These two functions facilitate reading in Excel spreadsheets of crosstabs generated from SPSS. Note that they're likely only useful for working with the DataHaven Community Wellbeing Survey.
Usage
read_xtabs(
path,
name_prefix = "x",
marker = "Nature of the [Ss]ample",
year = NULL,
process = FALSE,
verbose = TRUE,
...
)
read_weights(path, year, marker = "Nature of the [Ss]ample")
Arguments
- path
Path to an excel file
- name_prefix
String used to create column names such as x1, x2, x3, ..., Default: 'x'
- marker
String/regex pattern used to demarcate crosstabs from weight table. If
NULL
, it will be assumed that the file contains only crosstab data or weights, and no filtering will be done. Ifmarker
is never found, it's assumed that weights are in headers above the data, such as for 2021, in which case a different operation is done but the same weights table is returned.
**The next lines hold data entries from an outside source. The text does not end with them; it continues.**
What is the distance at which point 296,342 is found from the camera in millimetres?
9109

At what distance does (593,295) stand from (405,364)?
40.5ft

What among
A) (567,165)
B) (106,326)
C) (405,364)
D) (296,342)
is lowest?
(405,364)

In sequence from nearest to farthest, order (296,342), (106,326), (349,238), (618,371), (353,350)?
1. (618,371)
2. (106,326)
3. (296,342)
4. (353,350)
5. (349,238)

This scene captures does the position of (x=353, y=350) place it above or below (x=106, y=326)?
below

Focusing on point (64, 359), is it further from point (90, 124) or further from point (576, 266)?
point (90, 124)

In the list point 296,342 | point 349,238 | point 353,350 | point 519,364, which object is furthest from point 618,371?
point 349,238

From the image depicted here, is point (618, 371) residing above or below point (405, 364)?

Default:"Nature of the [Ss]ample"
- year
Numeric: year of the survey (or end year, in the case of pooled data). This tells the functions how to read the files, since formatting has changed across years of the survey. Because the ability to read a file depends so much on the year for which it was produced, this argument no longer defaults to a specific year. Instead, if
NULL
(the default), it will be guessed from the path. Supplying it explicitly is better, but this serves as a fallback.- process
Logical: if
FALSE
(the default), this will return the crosstab data to be processed, most likely by passing along toxtab2df
. IfTRUE
,xtab2df
will be called, and you'll receive a nice, clean data frame ready for analysis. This is only recommended if you already know for sure what the crosstab data looks like, so you don't accidentally lose some questions or important description. As a sanity check, you'll see a message listing the parameters used in thextab2df
call.- verbose
Logical: if
process
is true, should parameters being passed toxtab2df
be printed? Defaults toTRUE
to encourage you to double check that you're passing arguments intentionally.- ...
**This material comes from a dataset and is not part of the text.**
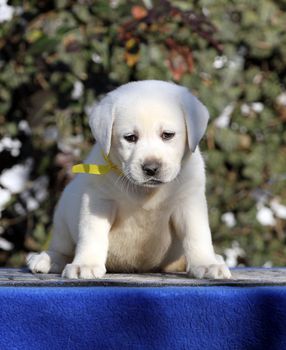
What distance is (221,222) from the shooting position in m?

Additional arguments passed on to
xtab2df
ifprocess = TRUE
.
Value
A data frame. For read_xtabs
, there will be one column per
demographic/geographic group included, plus one for the questions & answers.
For read_weights
, only 2 columns, one for demographic groups and one for
their associated weights.
Examples
if (interactive()) {
xt <- system.file("extdata/test_xtab2018.xlsx", package = "cwi")
read_weights(xt, year = 2018)
# returns a not-very-pretty data frame of the crosstabs to be processed
read_xtabs(xt, year = 2018)
# returns a pretty data frame ready for analysis
read_xtabs(xt, year = 2018, process = TRUE)
}